Showing results for 
Search instead for 
Did you mean: 
Data Engineering
Join discussions on data engineering best practices, architectures, and optimization strategies within the Databricks Community. Exchange insights and solutions with fellow data engineers.
Showing results for 
Search instead for 
Did you mean: 

How to merge two data frames column-wise in Apache Spark

New Contributor

I have the following two data frames which have just one column each and have exact same number of rows. How do I merge them so that I get a new data frame which has the two columns and all rows from both the data frames. For example,


| ColA|
|    1|
|    2|
|    3|
|    4|


| ColB|
|    5|
|    6|
|    7|
|    8|

I want the result of the merge to be


| ColA| ColB|
|    1|    5|
|    2|    6|
|    3|    7|
|    4|    8|

I don't quite see how I can do this with the join method because there is only one column and joining without any condition will create a cartesian join between the two columns. Is there a direct SPARK Data Frame API call to do this? In R Data Frames, I see that there a merge function to merge two data frames. However, I don't know if it is similar to join.




New Contributor II

Hi All , Even I am working on the same Problem ? Any findings ? Thanks !

New Contributor II

@bhosskie and @Govind89

Think what is asked is to merge all columns, one way could be to create monotonically_increasing_id() column, only if each of the dataframes are exactly the same number of rows, then joining on the ids. The number of columns in each dataframe can be different.

from pyspark.sql.functions import monotonically_increasing_id

df1 = sqlContext.createDataFrame([("foo", "bar","too","aaa"), ("bar", "bar","aaa","foo"), ("aaa", "bbb","ccc","ddd")], ("k", "K" ,"v" ,"V"))

df2 = sqlContext.createDataFrame([("aaa", "bbb","ddd"), ("www", "eee","rrr"), ("jjj", "rrr","www")], ("m", "M" ,"n"))

df1 = df1.withColumn("id", monotonically_increasing_id())

df2 = df2.withColumn("id", monotonically_increasing_id())

df3 = df2.join(df1, "id", "outer").drop("id")

Gives output of the columns merged, although the order is reversed in the rows displayed.

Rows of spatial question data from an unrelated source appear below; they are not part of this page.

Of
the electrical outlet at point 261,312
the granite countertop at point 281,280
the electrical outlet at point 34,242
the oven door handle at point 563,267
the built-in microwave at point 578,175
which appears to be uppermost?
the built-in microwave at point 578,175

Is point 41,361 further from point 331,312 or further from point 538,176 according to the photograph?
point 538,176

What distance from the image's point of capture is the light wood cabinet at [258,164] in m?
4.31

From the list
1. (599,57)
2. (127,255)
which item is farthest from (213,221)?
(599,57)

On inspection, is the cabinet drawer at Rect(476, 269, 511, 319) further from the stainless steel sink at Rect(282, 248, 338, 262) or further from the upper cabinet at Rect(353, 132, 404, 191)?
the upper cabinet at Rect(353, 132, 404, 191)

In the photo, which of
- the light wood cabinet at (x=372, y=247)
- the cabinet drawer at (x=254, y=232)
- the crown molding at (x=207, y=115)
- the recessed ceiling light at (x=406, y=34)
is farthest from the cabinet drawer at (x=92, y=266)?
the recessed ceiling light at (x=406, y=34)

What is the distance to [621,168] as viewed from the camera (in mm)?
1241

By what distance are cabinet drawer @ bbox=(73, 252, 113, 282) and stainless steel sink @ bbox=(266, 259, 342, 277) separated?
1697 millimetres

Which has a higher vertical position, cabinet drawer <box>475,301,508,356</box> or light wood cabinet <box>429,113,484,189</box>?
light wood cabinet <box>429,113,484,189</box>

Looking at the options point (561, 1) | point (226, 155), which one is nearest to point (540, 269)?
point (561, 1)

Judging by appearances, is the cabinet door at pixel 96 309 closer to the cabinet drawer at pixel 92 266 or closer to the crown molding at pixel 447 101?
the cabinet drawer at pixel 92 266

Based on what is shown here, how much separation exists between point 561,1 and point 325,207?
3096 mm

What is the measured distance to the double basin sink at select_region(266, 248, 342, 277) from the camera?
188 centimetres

Thanks! This seems to work for me; although I was nervous about using monotonically_increasing_id() because the ids could be different for corresponding rows in the two dataframes if any parts of them were generated in different partitions. But I guess if df2 is generated from df1 the chances of that happening in practice are fairly low...? Anyway, I use a "left_outer" join to make sure I keep the rows I want in the dataframe I consider most important.

New Contributor II

I have the same problem. Is there any solution without using join.



Thanks for the data at the trash bag cover. I did manage to discover some clean ones that could do the trick, however, they're very extensive so will discern a few manners of lowering the diameter. If I positioned elastic around them, it will compress the lure too so welcome any greater tips. The lure itself has been operating wonderfully! I'm capturing a few butterflies I have not seen in years and I scored a fairly massive moth too. I'm having two problems though: flies and hornets. I even have zippers along the side, however, the bugs generally tend to want to exit the top and not the aspect. I assume I'm going to need to add zippers to the top coming at one another from angles so that after both are unzipped, I can just fold again the cloth. Since this can take some doing, perhaps you could propose a higher way? Thanks once more! Read greater at


Hi, if you are looking for the answer for “Why My Brother Printer is Offline“? There could be many reasons for receiving message Brother Printer is offline. Follow the easy steps in the article to resolve Brother Printer Offline issues.

New Contributor II

I have the same problem

New Contributor II


from pyspark.sql import SparkSession

spark = SparkSession.builder.appName("Spark SQL basic example").enableHiveSupport().getOrCreate()

sc = spark.sparkContext

sqlDF1 = spark.sql("select count(*) as Total FROM user_summary")

sqlDF2 = spark.sql("select count(*) as Total_New FROM user_summary")



Join 100K+ Data Experts: Register Now & Grow with Us!

Excited to expand your horizons with us? Click here to Register and begin your journey to success!

Already a member? Login and join your local regional user group! If there isn’t one near you, fill out this form and we’ll create one for you to join!